-- START OF Text provided --

There's a version of the cybersecurity conversation that's all complexity — nation-state actors, zero-day exploits, AI-generated deepfakes. That version is real and getting more interesting by the day. It's also not how most small business breaches actually happen.
When we look at the incidents we've responded to — and at the broader research from Verizon, IBM, and CISA — the picture is much simpler and much more frustrating: the same three entry points, over and over again. The reason they keep working isn't that businesses are careless. It's that these three things are easy to overlook and consequential when missed.
Entry Point 1: Compromised Credentials
The most common way attackers get in is with a username and password that was either phished, purchased off the dark web, or guessed. Not cracked — guessed. Or credential-stuffed, meaning an attacker took a list of billions of email/password pairs from previous breaches and tried them against your systems until one worked.
This works so reliably because most people reuse passwords. If your employee used the same password for their personal Netflix account as for their work email, and Netflix had a breach three years ago, that credential may be sitting on a criminal marketplace right now. It almost certainly is — the average business email address appears in multiple past breach databases.
The fix is two things working together. First, a password manager that generates and stores unique passwords for every account, so reuse stops. Second, multi-factor authentication so that even a correct password isn't enough to log in without the second factor. MFA alone blocks over 99% of automated account-takeover attacks according to Microsoft's own telemetry.[1]
Neither of these requires buying new infrastructure. Microsoft 365 has MFA built in. It just needs to be turned on and enforced.
Entry Point 2: Phishing
Phishing is the category that covers everything from "Nigerian prince" emails to sophisticated business email compromise targeting your CFO. The spectrum is wide. What makes it consistent as an entry point is that it exploits humans rather than systems — and humans are harder to patch than software.
The modern phishing email doesn't look like the obvious ones anymore. It looks like a DocuSign request from someone you've worked with. A Microsoft login page that's pixel-perfect but hosted on a slightly wrong domain. An invoice from a vendor whose email account was compromised. The tell is almost always subtle.
There's no single fix that makes phishing go away. The realistic approach is layers: email security that catches most of it before it reaches inboxes, training that helps employees recognize the signs, and a clear process for reporting suspicious messages without fear of judgment. We've also seen good results from phishing simulation programs — they get uncomfortable when employees get "caught," but the discomfort is mild compared to the real thing.

-- END OF Text provided --
-- START OF Entries --

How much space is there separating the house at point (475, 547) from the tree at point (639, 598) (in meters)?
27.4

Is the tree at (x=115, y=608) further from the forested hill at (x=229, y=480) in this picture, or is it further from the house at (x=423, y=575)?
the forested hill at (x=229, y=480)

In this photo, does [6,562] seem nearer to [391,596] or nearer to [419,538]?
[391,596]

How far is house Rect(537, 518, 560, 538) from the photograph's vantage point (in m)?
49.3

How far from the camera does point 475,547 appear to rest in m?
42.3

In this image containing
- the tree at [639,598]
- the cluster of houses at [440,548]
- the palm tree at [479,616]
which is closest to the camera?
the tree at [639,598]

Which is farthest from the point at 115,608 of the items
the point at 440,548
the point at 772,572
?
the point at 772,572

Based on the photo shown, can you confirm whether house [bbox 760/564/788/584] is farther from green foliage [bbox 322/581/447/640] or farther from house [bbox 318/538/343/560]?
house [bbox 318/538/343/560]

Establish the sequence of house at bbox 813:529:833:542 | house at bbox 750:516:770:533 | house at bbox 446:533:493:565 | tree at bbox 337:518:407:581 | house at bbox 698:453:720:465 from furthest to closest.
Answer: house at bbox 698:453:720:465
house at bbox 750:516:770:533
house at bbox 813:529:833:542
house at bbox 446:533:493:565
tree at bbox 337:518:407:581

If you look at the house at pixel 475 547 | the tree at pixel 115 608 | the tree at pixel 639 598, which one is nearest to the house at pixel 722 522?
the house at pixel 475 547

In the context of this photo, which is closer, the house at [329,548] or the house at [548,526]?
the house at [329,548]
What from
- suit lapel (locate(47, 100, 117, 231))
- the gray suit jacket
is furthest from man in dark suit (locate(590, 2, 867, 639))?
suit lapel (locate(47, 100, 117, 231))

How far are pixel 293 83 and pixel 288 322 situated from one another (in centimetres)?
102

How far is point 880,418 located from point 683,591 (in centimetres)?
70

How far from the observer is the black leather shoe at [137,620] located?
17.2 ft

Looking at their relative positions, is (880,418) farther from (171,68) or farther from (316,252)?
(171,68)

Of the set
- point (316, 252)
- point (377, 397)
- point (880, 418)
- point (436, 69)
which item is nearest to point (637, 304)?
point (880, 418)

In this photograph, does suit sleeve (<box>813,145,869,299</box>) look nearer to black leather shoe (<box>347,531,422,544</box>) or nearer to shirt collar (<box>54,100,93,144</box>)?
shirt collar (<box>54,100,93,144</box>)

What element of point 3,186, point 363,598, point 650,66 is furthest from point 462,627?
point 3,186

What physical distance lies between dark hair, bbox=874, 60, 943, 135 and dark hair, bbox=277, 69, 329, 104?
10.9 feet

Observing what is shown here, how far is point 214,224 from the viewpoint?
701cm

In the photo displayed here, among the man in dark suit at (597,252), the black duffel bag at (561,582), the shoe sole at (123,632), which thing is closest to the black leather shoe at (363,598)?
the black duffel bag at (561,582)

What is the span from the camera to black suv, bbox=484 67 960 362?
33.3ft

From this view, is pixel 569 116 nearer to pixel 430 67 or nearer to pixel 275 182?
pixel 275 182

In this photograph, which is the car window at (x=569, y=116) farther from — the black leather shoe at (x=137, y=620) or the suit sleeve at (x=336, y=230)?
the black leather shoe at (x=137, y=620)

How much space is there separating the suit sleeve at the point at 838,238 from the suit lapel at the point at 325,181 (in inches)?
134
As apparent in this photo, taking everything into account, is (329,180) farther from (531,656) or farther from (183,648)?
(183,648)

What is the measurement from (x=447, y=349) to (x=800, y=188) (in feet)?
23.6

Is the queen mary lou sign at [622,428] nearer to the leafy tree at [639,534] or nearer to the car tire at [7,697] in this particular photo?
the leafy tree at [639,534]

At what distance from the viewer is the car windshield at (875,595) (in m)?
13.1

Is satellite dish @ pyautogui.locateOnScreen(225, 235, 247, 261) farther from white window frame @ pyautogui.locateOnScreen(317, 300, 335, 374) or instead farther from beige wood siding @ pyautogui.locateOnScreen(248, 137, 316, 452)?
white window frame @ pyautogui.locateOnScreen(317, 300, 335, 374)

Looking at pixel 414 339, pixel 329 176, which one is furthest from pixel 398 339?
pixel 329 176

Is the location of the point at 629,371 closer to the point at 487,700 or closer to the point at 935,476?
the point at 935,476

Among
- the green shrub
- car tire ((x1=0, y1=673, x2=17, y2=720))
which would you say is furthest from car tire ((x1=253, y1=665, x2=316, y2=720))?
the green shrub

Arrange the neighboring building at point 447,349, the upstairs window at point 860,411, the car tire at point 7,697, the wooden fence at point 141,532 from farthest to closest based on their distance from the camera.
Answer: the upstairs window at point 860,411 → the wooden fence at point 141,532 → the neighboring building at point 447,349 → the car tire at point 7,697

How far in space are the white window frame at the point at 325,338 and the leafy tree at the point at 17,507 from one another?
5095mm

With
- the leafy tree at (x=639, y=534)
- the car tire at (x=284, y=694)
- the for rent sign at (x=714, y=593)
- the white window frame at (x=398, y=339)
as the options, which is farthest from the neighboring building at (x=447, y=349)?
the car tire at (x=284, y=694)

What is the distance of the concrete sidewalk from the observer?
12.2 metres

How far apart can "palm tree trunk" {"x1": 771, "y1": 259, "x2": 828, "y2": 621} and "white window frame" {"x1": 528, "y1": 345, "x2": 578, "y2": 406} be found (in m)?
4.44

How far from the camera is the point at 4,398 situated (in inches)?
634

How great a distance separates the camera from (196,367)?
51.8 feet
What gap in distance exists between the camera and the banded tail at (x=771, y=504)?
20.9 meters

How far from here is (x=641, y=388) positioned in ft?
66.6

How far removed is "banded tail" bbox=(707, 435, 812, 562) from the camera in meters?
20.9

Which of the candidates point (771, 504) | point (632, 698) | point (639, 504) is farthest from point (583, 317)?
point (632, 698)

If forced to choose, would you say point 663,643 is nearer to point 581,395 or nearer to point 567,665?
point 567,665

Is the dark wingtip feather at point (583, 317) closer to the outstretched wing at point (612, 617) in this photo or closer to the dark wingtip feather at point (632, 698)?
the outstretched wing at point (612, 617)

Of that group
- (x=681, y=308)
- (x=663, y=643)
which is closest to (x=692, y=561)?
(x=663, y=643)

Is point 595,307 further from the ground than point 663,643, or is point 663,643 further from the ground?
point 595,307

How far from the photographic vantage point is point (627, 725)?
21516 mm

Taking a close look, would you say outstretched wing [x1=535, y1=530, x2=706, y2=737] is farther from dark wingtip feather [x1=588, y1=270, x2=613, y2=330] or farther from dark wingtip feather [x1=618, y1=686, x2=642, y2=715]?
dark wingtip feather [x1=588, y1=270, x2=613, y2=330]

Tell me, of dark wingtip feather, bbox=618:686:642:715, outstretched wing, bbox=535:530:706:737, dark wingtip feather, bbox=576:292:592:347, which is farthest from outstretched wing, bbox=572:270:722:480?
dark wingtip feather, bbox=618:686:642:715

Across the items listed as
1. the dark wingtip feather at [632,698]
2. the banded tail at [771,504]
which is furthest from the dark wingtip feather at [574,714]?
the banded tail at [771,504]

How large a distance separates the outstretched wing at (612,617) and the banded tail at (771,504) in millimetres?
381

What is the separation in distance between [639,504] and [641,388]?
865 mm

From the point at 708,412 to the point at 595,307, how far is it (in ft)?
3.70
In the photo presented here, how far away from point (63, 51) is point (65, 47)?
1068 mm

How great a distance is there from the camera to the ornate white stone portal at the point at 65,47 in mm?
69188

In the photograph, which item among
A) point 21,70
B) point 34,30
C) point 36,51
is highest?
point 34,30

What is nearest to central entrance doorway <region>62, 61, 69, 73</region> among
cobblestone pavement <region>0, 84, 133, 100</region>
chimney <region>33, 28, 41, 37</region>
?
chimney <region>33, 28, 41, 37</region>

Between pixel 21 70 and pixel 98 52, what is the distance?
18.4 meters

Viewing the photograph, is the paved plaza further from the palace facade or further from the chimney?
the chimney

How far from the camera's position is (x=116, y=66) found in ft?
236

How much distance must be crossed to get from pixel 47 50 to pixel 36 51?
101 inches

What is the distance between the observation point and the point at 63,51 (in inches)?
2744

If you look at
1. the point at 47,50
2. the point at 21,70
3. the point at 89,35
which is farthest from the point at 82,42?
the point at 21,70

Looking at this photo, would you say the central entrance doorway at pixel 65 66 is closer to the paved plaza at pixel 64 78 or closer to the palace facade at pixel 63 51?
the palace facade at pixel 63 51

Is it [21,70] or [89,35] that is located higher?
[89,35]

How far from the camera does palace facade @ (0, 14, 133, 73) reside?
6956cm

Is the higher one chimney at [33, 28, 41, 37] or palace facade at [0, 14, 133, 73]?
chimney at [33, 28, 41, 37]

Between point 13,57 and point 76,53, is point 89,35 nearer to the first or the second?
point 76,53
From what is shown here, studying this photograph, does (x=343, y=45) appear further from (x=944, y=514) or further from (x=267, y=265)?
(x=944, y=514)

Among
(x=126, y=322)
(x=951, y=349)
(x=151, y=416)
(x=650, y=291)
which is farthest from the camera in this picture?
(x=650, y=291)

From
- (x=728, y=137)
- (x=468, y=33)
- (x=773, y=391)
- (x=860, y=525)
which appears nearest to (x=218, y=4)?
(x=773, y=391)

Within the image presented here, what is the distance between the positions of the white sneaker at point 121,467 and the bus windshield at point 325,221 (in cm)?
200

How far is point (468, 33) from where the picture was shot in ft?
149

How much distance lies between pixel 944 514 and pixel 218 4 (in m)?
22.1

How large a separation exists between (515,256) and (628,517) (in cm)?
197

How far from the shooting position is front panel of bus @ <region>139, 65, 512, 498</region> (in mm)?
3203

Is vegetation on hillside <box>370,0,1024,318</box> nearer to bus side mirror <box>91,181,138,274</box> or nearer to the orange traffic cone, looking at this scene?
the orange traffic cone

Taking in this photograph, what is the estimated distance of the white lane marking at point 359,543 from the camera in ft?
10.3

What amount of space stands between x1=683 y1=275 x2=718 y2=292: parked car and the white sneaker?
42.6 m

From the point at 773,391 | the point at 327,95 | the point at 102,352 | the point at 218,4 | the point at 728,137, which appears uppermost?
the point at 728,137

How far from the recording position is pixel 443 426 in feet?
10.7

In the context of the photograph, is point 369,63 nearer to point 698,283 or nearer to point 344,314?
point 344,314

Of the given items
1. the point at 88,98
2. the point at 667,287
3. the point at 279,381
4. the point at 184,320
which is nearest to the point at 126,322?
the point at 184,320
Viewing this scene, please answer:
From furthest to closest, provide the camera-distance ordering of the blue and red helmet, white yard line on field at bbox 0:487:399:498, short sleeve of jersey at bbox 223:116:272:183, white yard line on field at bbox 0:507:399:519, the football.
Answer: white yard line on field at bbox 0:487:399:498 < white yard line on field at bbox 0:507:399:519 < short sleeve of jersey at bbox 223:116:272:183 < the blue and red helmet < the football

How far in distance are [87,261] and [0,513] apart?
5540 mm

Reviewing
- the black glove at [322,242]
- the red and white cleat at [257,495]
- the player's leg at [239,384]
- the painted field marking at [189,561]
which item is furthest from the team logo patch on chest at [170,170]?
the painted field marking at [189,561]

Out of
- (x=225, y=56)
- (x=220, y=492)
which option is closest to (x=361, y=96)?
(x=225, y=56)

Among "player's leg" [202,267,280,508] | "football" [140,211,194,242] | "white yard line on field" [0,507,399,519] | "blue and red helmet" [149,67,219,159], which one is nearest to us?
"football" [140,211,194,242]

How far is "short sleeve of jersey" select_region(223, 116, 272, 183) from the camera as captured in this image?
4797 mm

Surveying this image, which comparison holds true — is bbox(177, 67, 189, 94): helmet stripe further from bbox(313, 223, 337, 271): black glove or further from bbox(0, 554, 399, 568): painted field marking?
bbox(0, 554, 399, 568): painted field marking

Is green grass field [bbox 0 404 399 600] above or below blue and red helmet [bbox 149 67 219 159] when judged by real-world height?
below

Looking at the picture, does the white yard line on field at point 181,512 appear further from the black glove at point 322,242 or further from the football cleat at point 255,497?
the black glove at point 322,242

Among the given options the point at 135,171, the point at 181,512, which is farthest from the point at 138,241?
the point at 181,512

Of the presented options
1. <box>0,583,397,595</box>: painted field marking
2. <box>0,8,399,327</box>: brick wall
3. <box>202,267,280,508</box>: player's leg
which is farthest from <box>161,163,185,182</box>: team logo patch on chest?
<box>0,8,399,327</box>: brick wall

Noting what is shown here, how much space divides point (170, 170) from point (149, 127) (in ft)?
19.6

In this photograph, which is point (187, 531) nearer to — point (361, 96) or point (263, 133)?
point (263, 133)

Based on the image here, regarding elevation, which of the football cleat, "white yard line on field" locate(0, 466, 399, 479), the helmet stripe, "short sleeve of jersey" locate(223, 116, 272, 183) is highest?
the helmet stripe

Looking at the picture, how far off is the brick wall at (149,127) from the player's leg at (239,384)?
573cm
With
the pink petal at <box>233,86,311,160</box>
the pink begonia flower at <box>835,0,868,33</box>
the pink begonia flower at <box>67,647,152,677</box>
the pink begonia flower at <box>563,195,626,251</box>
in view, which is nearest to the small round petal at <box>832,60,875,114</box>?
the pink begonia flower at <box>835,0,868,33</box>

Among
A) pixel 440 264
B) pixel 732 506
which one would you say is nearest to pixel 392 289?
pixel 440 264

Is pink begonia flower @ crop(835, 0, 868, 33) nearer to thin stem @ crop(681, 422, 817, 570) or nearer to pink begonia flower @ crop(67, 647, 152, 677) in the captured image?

-- END OF Entries --

[Short task]:
Answer these questions from the text on small business breaches:
(a) Which three organizations' research does the text cite alongside its own incident response?
(b) According to Microsoft's telemetry, what share of automated account-takeover attacks does MFA alone block?
(c) How does the text describe the fake Microsoft login page used in modern phishing?

[Output of the task]:
(a) Verizon, IBM, and CISA.
(b) Over 99%.
(c) It is pixel-perfect but hosted on a slightly wrong domain.